Puis il s’avança vers les rangs, désormais tout proches, des musulmans et provoqua l’un d’entre eux en duel. Hakîm s’approcha de lui et dit :
– Pas si vite, Abû al-Walîd ! Hier encore tu réprouvais l’affrontement, aujourd’hui tu es le premier à t’y lancer !
Entre-temps ‘Umayr ibn Wahab s’était mis à insulter à haute voix les musulmans, espérant défaire leurs rangs. Mais ils restaient sourds à ses paroles, fermes sur leurs positions.

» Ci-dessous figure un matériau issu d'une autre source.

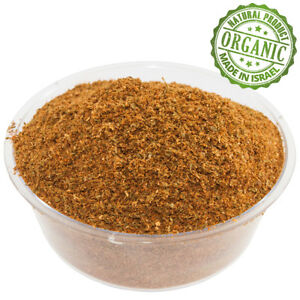 Organic-Spice-KEBAB-MIX-Seekh-Kofta-Shish-Ground-Kosher-Blend-Israel-Seasoning
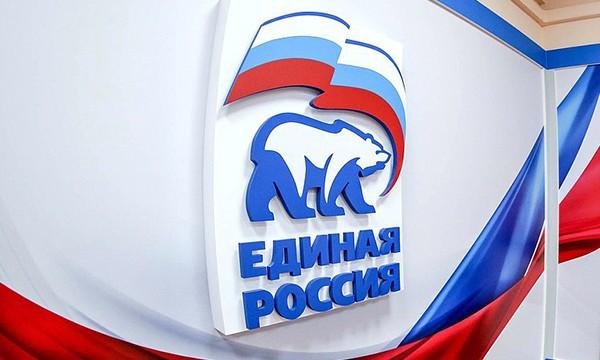 «Единая Россия» проведет очередную Неделю приема по вопросам защиты трудовых прав граждан
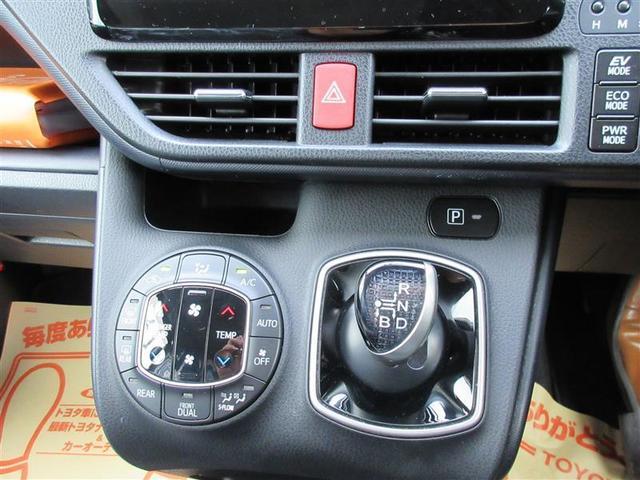 ハイブリッドX フルセグ メモリーナビ DVD再生 バックカメラ ETC 電動スライドドア HIDヘッドライト 乗車定員 7人  3列シート 記録簿(13枚目)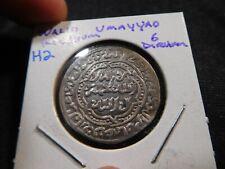 H2 Umayyad Dynasty Walid 6 Dirham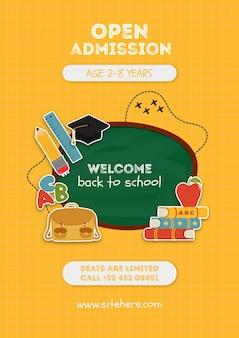 Modèle d'affiche d'admission ouverte jaune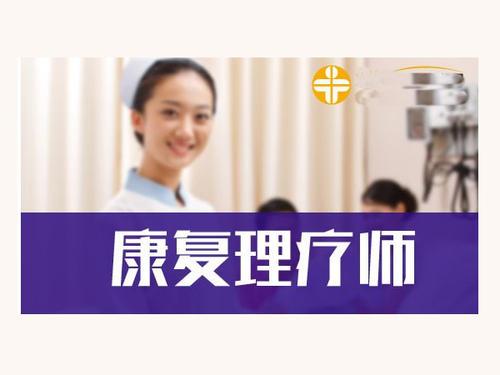 北京优路教育中医康复理疗师培训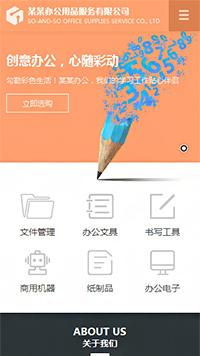 预览办公用品网站模板的手机端-模板编号:2197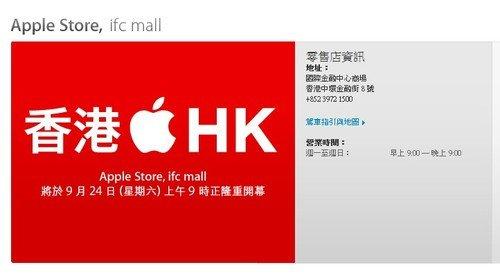 香港Apple Store照片曝光 本周六开业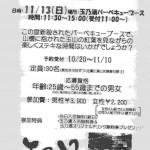 folder2016-10-270001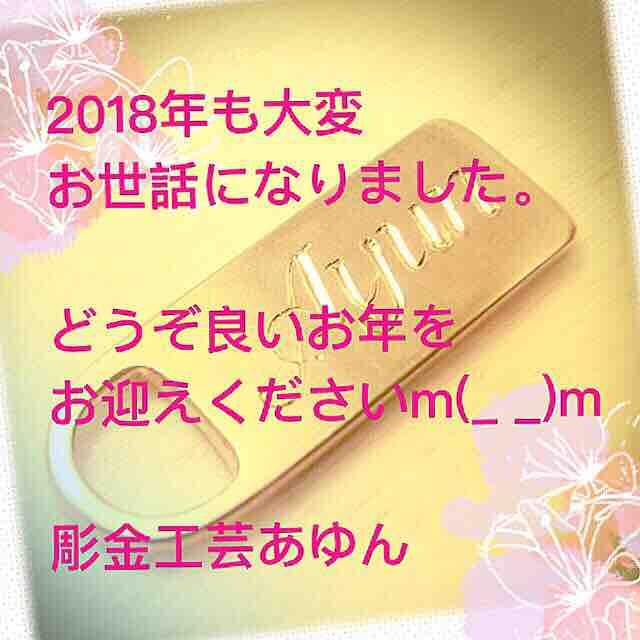 fc2blog_20181230201513cea.jpg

Alors ‘Âmir al-Hadramî, brûlant de venger la mort de son frère, fonça sur eux.
La bataille
Les musulmans remportent leurs trois premiers duels contre les polythéistes. Ces derniers sont ébranlés, mais se lancent dans la mêlée. Abû Jahl est gravement blessé. Le Prophète annonce la présence de trois bataillons d’anges aux côtés des musulmans. Abû Jahl trouve la mort et les polythéistes sont vaincus.
Le Messager de Dieu s’était allongé dans son abri, après avoir dit à ses compagnons :
– Ne commencez pas le combat avant que j’en aie donné l’ordre. S'ils attaquent, répondez d’abord avec vos flèches. Ne tirez vos sabres que s’ils fondent sur vous.
Abû Bakr s’approcha de lui et dit :
– Messager de Dieu, ils fondent sur nous.
Le Messager de Dieu se redressa et leva les yeux vers le ciel :
– Seigneur, si tu devais donner la victoire à cette clique, l’idolâtrie triompherait et Ta religion disparaîtrait.
Abû Bakr dit :
– Dieu te donnera la victoire et sauvera ton honneur.
Le poète Ibn Ruwâha dit :
– Tu n’as pas à invoquer Dieu, dans Sa majesté et Sa Toute-Puissance, pour lui rappeler Ses promesses.
Le Messager de Dieu dit :
– Rappeler à Dieu Ses promesses ? Il ne les trahit jamais.
Ils étaient trois, Shayba, ‘Utba, et son fils al-Walîd, qui sortirent des rangs de Quraysh et, s’adressant aux musulmans, provoquèrent trois d’entre eux en duel. Trois jeunes Ansârs relevèrent aussitôt le défi. Le Messager de Dieu en fut gêné, il n’aima pas que le premier affrontement entre musulmans et gens de Quraysh opposât à ces derniers des Ansârs. Il leur ordonna de revenir en arrière tout en les félicitant de leur courage.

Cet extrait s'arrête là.